• Quelle
Zum Video: 8 Vertriebstipps für MSPs
Tipp 6: Reibungen minimieren
Im Vertriebsgespräch gilt es, das Gleichgewicht zu finden zwischen den Details der Leistungen und der Einfachheit, mit der sie erklärt werden. Es muss nicht jedes Detail des Angebots aufgelistet werden, um den Mehrwert zu vermitteln. Eine Liste, die zu lang ist, wird auch nicht gelesen. Falls nötig, können diese auch auf Anfrage noch einmal erklärt werden.
Tipp 7: Klare Erwartungen setzen
Das kostbarste Gut eines Kunden ist nicht sein Geld, sondern seine Zeit und Vertrauen. Verkäufer müssen damit respektvoll umgehen und vor jedem Kontakt klarstellen, was sie erwartet. Eine Einladung zu einem einfachen "Kennenlerngespräch" wirft Fragen auf - ein "halbstündiges Telefonat, in dem wir X besprechen und ich Ihnen Ihre Fragen zu Y beantworte" ist dagegen eindeutig. Und auf gar keinen Fall sollten MSPs falsche Versprechungen machen oder überzogene Erwartungen wecken, nur um das nächste Gespräch terminieren zu können.
Tipp 8: Andere für sich sprechen lassen
Zufriedene Kunden sind die beste Werbung. Fallstudien und Testimonials dürfen daher in keinem Vertriebsgespräch fehlen - vor allem, wenn sie aus der gleichen Branche wie der Lead kommen. Wenn mit einem Bestandskunden eine besonders enge Beziehung besteht, ist auch ein direktes Gespräch zwischen ihm und einem Lead eine denkbare und sehr effektive Maßnahme.
Fragen für ein gutes IT-Vertriebsgespräch
Eine Geschäftsbeziehung basiert auf Gegenseitigkeit. Daher ist es wichtig, auch den Kunden zu Wort kommen zu lassen, um umso besser auf seine Bedürfnisse einzugehen. Die folgenden offenen Fragen eröffnen schon im Vertriebsgespräch weitere Türen, die zu einem Vertragsabschluss führen können:
Was sind Ihre größten Sorgen als wachsendes Unternehmen?

• Zu bearbeitende Aufgabe
Schreiben Sie den Abschnitt der Vertriebstipps von „Tipp 8: Andere“ bis einschließlich „sehr effektive Maßnahme.“ erneut ab, und ersetzen Sie darin „Fallstudien“ durch „Referenzprojekte“.

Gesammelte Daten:
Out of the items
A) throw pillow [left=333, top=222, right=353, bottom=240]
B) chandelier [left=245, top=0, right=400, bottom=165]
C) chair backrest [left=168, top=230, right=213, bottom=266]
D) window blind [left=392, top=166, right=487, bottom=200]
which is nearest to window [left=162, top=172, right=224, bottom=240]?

• Antwort
Tipp 8: Andere für sich sprechen lassen
Zufriedene Kunden sind die beste Werbung. Referenzprojekte und Testimonials dürfen daher in keinem Vertriebsgespräch fehlen - vor allem, wenn sie aus der gleichen Branche wie der Lead kommen. Wenn mit einem Bestandskunden eine besonders enge Beziehung besteht, ist auch ein direktes Gespräch zwischen ihm und einem Lead eine denkbare und sehr effektive Maßnahme.